Problem description:
Copy the stretch of the records from the line containing "Strictly by elevation, which of" through the line containing "1558 inches", keeping each line unchanged. Leave out the pictures.

Start of Task input

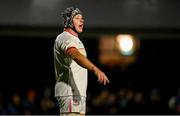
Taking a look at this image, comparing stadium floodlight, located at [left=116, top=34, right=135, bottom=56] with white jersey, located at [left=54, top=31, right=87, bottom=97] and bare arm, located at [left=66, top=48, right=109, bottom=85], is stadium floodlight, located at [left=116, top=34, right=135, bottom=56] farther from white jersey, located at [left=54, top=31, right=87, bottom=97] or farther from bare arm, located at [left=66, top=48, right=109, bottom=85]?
bare arm, located at [left=66, top=48, right=109, bottom=85]

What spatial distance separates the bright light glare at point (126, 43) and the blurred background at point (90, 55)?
4.22 ft

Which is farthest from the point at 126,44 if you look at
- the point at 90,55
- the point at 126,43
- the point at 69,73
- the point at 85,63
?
the point at 85,63

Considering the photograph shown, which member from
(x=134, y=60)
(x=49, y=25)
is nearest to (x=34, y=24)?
(x=49, y=25)

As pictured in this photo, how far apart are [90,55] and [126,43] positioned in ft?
5.63

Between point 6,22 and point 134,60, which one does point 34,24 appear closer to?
point 6,22

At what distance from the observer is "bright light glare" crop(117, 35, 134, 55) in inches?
697

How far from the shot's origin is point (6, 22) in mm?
13734

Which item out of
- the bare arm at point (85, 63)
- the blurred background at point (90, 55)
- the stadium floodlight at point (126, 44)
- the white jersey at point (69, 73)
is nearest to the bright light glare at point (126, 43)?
the stadium floodlight at point (126, 44)

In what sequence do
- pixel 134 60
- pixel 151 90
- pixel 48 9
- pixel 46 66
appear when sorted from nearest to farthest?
pixel 48 9 < pixel 151 90 < pixel 46 66 < pixel 134 60

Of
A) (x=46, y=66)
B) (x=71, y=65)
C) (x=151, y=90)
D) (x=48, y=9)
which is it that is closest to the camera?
(x=71, y=65)

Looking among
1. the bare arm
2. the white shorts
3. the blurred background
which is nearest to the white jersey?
the white shorts

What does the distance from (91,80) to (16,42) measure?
179 centimetres

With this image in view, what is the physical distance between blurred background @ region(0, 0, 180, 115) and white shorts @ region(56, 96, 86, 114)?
638 centimetres

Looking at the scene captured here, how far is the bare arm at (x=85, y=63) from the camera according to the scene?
6.08 metres
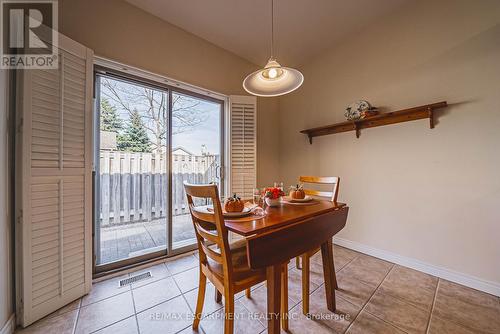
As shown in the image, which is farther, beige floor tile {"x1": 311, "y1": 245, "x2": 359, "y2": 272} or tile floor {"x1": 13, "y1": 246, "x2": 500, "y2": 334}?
beige floor tile {"x1": 311, "y1": 245, "x2": 359, "y2": 272}

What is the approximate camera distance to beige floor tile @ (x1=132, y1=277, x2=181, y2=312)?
4.99ft

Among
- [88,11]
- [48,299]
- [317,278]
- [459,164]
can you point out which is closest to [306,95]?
[459,164]

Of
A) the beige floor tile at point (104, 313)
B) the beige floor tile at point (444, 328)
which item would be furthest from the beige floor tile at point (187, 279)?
the beige floor tile at point (444, 328)

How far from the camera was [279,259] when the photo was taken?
0.99 m

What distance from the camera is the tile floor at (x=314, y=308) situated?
128 cm

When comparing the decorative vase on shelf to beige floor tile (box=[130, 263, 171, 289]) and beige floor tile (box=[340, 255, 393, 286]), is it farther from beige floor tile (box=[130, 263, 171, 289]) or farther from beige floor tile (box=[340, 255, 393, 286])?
beige floor tile (box=[130, 263, 171, 289])

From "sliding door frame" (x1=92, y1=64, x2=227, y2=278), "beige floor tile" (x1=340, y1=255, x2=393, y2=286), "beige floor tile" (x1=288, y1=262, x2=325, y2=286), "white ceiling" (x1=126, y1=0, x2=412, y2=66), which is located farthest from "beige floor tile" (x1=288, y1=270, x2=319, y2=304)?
"white ceiling" (x1=126, y1=0, x2=412, y2=66)

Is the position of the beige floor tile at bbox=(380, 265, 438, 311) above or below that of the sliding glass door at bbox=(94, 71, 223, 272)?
below

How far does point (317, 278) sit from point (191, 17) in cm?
322

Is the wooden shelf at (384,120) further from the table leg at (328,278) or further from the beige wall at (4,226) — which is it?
the beige wall at (4,226)

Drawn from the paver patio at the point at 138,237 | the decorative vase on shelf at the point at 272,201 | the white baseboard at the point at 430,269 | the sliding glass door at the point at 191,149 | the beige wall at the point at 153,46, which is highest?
the beige wall at the point at 153,46

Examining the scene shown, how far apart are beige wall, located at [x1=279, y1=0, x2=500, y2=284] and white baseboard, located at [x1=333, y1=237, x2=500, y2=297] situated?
46mm

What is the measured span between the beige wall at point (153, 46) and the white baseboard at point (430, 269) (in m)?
1.68

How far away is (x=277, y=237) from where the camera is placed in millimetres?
990
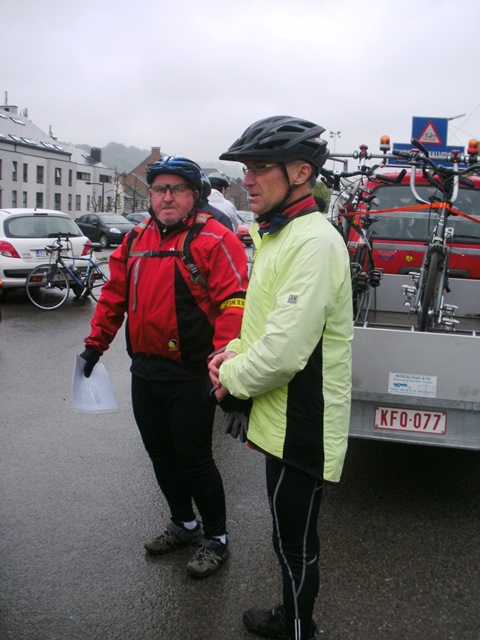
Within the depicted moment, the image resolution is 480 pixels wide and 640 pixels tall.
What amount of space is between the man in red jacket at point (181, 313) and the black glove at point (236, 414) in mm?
375

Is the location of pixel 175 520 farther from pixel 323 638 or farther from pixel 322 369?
pixel 322 369

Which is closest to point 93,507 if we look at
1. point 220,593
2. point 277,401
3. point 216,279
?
point 220,593

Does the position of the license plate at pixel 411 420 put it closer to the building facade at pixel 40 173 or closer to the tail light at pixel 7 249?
the tail light at pixel 7 249

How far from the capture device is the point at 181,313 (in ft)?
10.3

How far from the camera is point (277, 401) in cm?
241

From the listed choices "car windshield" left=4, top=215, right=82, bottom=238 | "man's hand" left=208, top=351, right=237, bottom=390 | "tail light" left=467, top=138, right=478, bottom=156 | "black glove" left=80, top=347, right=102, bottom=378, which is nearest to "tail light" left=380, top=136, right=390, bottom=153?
"tail light" left=467, top=138, right=478, bottom=156

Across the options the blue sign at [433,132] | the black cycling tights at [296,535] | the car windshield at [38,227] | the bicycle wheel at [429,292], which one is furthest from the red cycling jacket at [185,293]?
the car windshield at [38,227]

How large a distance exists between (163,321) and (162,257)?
0.30m

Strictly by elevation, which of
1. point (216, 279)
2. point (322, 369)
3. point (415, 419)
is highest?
point (216, 279)

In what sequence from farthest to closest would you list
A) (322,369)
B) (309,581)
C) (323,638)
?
1. (323,638)
2. (309,581)
3. (322,369)

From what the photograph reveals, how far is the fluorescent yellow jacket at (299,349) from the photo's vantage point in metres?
2.25

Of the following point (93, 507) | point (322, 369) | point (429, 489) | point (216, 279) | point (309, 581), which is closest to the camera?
point (322, 369)

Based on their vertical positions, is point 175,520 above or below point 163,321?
below

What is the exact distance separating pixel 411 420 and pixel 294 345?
1751 mm
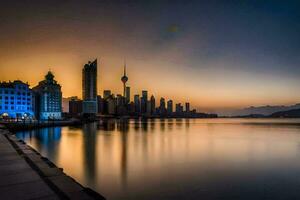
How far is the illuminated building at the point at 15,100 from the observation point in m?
131

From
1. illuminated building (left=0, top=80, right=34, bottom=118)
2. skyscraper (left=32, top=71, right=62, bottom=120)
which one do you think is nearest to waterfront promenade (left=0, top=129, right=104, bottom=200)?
illuminated building (left=0, top=80, right=34, bottom=118)

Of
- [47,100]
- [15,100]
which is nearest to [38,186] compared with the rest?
[15,100]

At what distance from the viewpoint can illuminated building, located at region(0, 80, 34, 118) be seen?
131375mm

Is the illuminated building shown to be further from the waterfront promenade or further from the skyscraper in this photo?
the waterfront promenade

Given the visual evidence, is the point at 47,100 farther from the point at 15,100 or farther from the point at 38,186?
the point at 38,186

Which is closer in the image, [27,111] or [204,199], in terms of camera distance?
[204,199]

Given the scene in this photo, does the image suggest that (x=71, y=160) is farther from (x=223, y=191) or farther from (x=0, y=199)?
(x=0, y=199)

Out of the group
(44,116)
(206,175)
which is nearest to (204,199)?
(206,175)

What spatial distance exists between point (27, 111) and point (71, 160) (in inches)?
4962

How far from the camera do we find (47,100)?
7249 inches

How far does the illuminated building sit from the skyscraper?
39.6 metres

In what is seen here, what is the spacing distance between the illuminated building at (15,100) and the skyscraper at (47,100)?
1558 inches

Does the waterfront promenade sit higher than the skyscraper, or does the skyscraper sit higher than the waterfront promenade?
the skyscraper

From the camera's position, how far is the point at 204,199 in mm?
14070
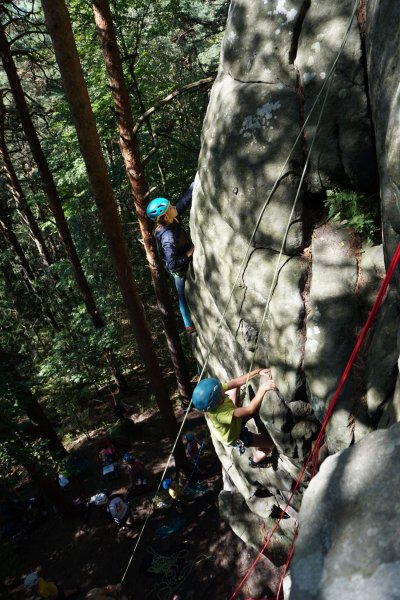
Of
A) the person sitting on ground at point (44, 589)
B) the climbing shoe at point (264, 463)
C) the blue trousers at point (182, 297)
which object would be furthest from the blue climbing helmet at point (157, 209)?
the person sitting on ground at point (44, 589)

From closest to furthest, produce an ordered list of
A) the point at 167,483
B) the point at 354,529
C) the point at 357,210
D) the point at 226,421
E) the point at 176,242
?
the point at 354,529, the point at 357,210, the point at 226,421, the point at 176,242, the point at 167,483

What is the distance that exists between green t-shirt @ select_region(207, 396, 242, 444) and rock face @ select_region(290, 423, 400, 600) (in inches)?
129

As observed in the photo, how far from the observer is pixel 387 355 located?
12.0 feet

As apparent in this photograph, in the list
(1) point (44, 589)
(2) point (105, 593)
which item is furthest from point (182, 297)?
(1) point (44, 589)

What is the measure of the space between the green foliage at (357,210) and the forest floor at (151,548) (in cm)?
697

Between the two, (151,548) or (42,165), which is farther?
(42,165)

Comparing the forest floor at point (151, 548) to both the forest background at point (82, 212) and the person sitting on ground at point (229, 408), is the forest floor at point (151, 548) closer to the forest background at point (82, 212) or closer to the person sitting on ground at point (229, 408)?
the forest background at point (82, 212)

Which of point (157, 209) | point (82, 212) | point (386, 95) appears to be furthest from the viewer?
point (82, 212)

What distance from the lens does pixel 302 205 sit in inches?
184

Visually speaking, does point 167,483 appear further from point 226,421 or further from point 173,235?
point 173,235

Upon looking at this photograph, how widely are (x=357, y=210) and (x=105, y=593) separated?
929 cm

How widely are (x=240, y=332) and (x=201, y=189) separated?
218 centimetres

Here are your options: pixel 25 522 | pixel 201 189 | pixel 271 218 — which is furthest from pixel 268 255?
pixel 25 522

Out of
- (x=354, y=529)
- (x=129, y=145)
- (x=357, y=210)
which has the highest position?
(x=129, y=145)
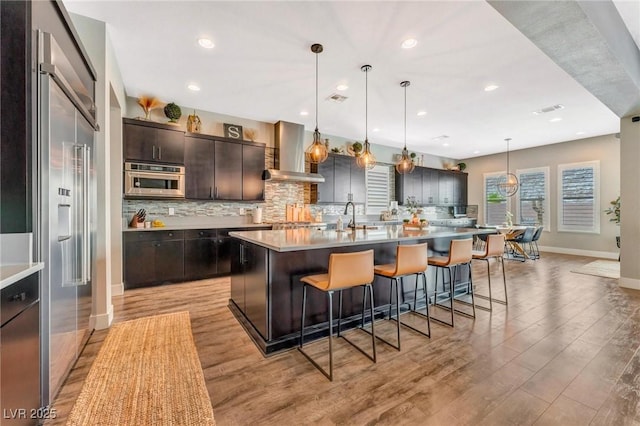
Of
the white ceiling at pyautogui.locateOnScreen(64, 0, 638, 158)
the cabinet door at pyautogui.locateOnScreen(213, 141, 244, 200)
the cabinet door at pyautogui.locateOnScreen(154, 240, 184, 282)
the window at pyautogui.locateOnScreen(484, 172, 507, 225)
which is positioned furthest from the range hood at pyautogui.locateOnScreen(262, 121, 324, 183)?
the window at pyautogui.locateOnScreen(484, 172, 507, 225)

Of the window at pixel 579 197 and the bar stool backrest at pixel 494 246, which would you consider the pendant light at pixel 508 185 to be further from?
the bar stool backrest at pixel 494 246

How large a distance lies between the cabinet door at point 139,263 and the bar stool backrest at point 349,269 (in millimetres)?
3321

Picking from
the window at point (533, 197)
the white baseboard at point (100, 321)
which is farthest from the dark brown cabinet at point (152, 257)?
the window at point (533, 197)

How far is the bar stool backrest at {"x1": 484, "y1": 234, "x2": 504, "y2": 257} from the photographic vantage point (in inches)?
130

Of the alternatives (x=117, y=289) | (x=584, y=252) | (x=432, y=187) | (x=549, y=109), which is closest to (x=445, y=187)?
(x=432, y=187)

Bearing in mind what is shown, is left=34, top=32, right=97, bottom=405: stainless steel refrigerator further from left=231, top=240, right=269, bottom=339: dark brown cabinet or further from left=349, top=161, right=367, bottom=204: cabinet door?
left=349, top=161, right=367, bottom=204: cabinet door

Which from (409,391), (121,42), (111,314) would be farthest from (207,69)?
(409,391)

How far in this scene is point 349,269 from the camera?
2.08 meters

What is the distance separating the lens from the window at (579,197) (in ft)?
22.1

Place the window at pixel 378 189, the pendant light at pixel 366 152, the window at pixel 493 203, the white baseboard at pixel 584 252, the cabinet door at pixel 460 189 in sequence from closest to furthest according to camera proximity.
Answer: the pendant light at pixel 366 152 → the white baseboard at pixel 584 252 → the window at pixel 378 189 → the window at pixel 493 203 → the cabinet door at pixel 460 189

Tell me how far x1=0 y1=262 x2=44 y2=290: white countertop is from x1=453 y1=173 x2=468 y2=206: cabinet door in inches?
378

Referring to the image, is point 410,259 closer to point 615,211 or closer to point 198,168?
point 198,168

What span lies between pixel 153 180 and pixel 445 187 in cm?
800

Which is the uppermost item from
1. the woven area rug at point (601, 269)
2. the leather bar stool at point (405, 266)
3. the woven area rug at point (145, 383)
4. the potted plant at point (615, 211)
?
the potted plant at point (615, 211)
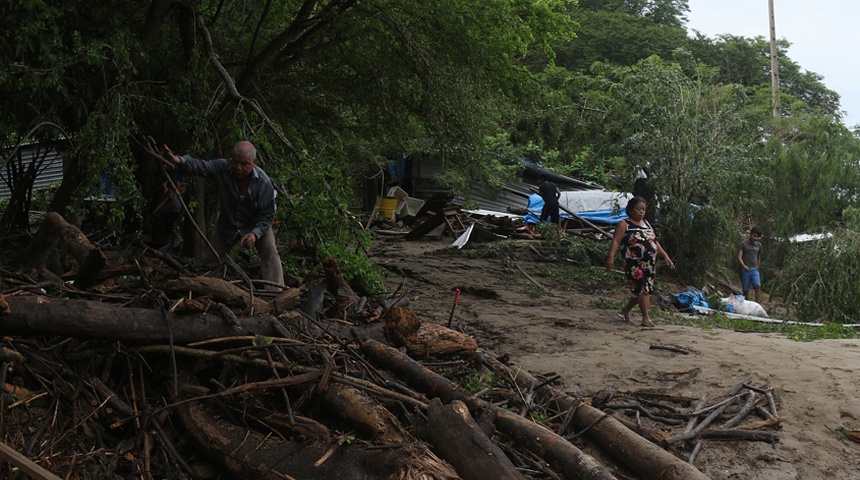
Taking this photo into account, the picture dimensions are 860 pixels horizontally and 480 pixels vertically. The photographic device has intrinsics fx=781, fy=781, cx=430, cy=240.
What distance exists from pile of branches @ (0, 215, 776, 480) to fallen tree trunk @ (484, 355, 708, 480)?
0.4 inches

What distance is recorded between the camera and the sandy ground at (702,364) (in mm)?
5223

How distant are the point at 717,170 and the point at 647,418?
10285mm

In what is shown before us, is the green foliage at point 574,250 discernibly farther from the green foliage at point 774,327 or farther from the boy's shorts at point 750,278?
the green foliage at point 774,327

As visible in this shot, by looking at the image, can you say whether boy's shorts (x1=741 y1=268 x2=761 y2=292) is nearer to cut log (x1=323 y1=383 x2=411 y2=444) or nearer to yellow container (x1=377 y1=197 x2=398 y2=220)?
cut log (x1=323 y1=383 x2=411 y2=444)

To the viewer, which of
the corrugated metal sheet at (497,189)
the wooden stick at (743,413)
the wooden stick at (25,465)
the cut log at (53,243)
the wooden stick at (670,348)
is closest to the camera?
the wooden stick at (25,465)

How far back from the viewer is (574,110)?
1631 centimetres

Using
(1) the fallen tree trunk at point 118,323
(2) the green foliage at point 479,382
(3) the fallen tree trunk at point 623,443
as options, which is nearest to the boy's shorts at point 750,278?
(3) the fallen tree trunk at point 623,443

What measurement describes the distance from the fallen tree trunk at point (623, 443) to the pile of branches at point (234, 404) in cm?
1

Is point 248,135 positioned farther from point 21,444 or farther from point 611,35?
point 611,35

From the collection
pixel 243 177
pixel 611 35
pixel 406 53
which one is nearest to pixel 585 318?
pixel 406 53

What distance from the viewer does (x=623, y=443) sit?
5.07m

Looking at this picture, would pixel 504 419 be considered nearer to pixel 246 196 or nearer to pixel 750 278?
pixel 246 196

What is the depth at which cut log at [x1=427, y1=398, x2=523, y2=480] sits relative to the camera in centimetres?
424

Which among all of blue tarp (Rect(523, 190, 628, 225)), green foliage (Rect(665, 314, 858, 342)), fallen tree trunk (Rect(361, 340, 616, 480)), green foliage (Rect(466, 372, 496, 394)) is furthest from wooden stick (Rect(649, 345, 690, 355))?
blue tarp (Rect(523, 190, 628, 225))
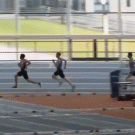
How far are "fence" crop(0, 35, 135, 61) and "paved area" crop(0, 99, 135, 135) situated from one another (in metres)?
5.31

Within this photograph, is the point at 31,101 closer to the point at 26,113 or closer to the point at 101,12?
the point at 26,113

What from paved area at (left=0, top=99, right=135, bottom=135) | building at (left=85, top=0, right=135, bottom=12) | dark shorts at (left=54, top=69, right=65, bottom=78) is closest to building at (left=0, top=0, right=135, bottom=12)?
building at (left=85, top=0, right=135, bottom=12)

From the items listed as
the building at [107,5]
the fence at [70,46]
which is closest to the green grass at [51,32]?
the fence at [70,46]

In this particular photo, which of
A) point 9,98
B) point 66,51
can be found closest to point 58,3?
point 66,51

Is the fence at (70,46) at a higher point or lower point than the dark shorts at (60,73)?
higher

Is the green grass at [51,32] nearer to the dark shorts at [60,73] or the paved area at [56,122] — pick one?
the dark shorts at [60,73]

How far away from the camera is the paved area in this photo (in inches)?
373

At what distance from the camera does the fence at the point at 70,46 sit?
1745cm

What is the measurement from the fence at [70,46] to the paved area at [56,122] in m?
5.31

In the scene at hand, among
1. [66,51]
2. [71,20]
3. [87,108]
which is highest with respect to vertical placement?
[71,20]

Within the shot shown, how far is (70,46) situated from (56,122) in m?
7.77

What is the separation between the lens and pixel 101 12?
18.3 m

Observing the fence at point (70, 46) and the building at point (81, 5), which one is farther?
the building at point (81, 5)

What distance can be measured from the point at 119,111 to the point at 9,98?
4.16m
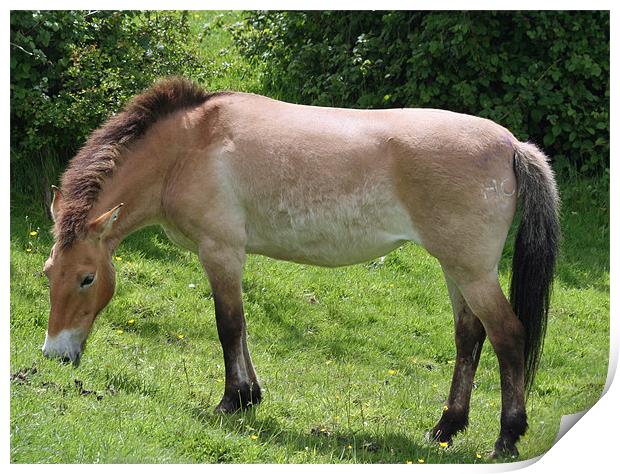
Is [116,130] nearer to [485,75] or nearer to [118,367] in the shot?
[118,367]

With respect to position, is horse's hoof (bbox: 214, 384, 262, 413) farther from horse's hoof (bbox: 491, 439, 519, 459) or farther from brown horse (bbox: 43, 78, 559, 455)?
horse's hoof (bbox: 491, 439, 519, 459)

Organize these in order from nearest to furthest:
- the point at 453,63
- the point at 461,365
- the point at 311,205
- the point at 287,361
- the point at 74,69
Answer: the point at 311,205 → the point at 461,365 → the point at 287,361 → the point at 74,69 → the point at 453,63

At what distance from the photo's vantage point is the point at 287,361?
23.0 ft

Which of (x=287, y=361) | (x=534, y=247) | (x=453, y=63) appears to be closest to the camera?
(x=534, y=247)

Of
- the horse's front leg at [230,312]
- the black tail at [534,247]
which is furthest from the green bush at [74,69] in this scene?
the black tail at [534,247]

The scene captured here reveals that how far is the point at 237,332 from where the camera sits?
18.9ft

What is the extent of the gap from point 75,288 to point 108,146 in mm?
979

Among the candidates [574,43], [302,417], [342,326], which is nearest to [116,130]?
[302,417]

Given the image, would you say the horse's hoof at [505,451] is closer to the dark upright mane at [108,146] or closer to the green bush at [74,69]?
the dark upright mane at [108,146]

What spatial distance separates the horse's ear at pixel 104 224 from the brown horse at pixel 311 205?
1cm

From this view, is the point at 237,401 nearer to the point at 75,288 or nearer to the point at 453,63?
the point at 75,288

End of Task input

Written solution:
Strictly by elevation, which of
1. point (216, 279)
2. point (322, 369)
3. point (415, 419)
is highest?
point (216, 279)

In what sequence from farthest to closest would you list
A) (322,369)
B) (309,581)
C) (323,638)
?
1. (323,638)
2. (309,581)
3. (322,369)

From what the photograph reveals, how far is the fluorescent yellow jacket at (299,349) from the photo's vantage point in metres?
2.25

Of the following point (93, 507) | point (322, 369) | point (429, 489) | point (216, 279) | point (309, 581), which is closest to the camera?
point (322, 369)

Based on their vertical positions, is point 175,520 above or below point 163,321?
below

What is the exact distance separating pixel 411 420 and pixel 294 345?
1751 mm
How far is the illuminated building at the point at 15,100 from the observation point in m?
131

From
1. illuminated building (left=0, top=80, right=34, bottom=118)
2. skyscraper (left=32, top=71, right=62, bottom=120)
which one do you think is nearest to waterfront promenade (left=0, top=129, right=104, bottom=200)?
illuminated building (left=0, top=80, right=34, bottom=118)

Of
- [47,100]
- [15,100]
which is nearest to [38,186] compared with the rest?
[15,100]

At what distance from the viewpoint can illuminated building, located at region(0, 80, 34, 118) be seen?
131375mm

Is the illuminated building shown to be further from the waterfront promenade or further from the skyscraper in this photo?
the waterfront promenade

Given the visual evidence, is the point at 47,100 farther from the point at 15,100 or farther from the point at 38,186?
the point at 38,186

Which is closer in the image, [27,111] or [204,199], in terms of camera distance?
[204,199]

Given the scene in this photo, does the image suggest that (x=71, y=160) is farther from (x=223, y=191) or farther from (x=0, y=199)?
(x=0, y=199)

Out of the group
(44,116)
(206,175)
which is nearest to (204,199)?
(206,175)

What spatial distance exists between point (27, 111) and point (71, 160) (in inches)?
4962

How far from the camera do we find (47,100)?
7249 inches

How far does the illuminated building sit from the skyscraper?
39.6 metres

In what is seen here, what is the spacing distance between the illuminated building at (15,100) and the skyscraper at (47,100)?
1558 inches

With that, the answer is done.